I used to be a huge peanut butter lover until I got cancer. After being diagnosed, I started reading about foods and cancer and the one food that really stood out for me was "NO PEANUT BUTTER!" I began to research more into the reasons why peanut butter was supposed to be so bad; especially when it came to cancer. Did you know that peanuts are one of the most contaminated foods that we have? They are very high in mold and aflatoxins which has been linked to different cancers. I decided to ban them from my diet and try my hand at other nut butters which I had never used or even knew about! It was a tough adjustment for me, but I soon came to love different nut butters and have never really missed peanut butter. I began to use tahini and almond butter together and found that it created more of a peanut butter taste and that's exactly what I used in this recipe. These cookies taste and look just like peanut butter cookies, except they aren't baked and they're super easy.

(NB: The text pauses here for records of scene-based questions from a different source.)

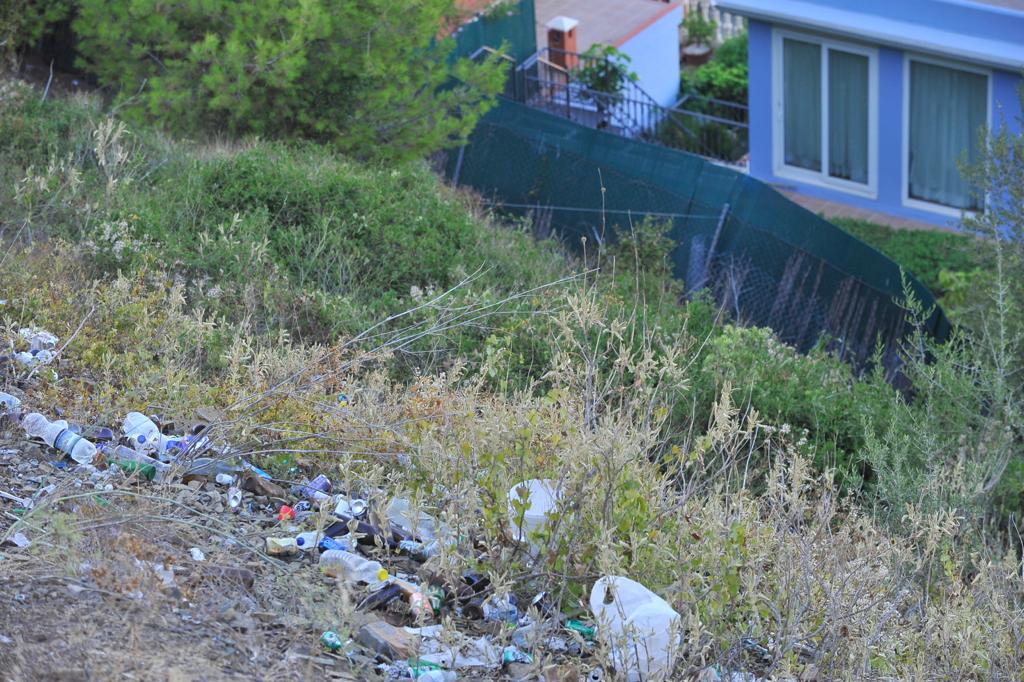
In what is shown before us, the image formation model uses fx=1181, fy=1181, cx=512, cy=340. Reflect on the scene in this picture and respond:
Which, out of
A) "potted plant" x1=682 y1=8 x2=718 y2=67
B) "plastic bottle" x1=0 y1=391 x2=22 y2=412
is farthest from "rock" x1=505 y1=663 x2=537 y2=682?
"potted plant" x1=682 y1=8 x2=718 y2=67

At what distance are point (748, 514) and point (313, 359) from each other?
2.00m

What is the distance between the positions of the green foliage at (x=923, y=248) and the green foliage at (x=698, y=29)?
10.5m

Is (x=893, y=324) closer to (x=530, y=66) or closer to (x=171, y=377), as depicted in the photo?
(x=171, y=377)

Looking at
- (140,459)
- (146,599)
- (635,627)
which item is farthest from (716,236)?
(146,599)

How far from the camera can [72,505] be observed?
411cm

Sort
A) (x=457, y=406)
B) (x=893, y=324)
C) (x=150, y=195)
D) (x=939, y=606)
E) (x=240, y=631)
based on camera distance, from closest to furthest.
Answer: (x=240, y=631)
(x=939, y=606)
(x=457, y=406)
(x=150, y=195)
(x=893, y=324)

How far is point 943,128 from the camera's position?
13352 mm

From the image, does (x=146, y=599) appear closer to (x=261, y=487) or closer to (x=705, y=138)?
(x=261, y=487)

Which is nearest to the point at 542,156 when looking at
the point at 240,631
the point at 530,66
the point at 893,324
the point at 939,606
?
the point at 893,324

They use just a few ingredients:
- 1 cup almond meal or flour
- 1 cup dates, (soaked for a few minutes if they are harder).
- 1/4 cup tahini
- 1/4 cup raw unsalted almond butter
- 1t vanilla powder or 2t vanilla extract
- 1/2t sea salt
Process all ingredients until a dough forms. Transfer to a bowl. We used an ice cream scoop and formed a ball about the size of a large walnut and placed it on parchment paper.
Take a fork, and make a crisscross like normal peanut butter cookies, pressing down lightly to flatten some.
Transfer to a plate and place in the refrigerator or freezer. I put mine in the freezer for awhile to set up a little faster. Store in an airtight container in the freezer or refrigerator. I like them best in the freezer as they will create a firmer cookie. Makes about a dozen cookies.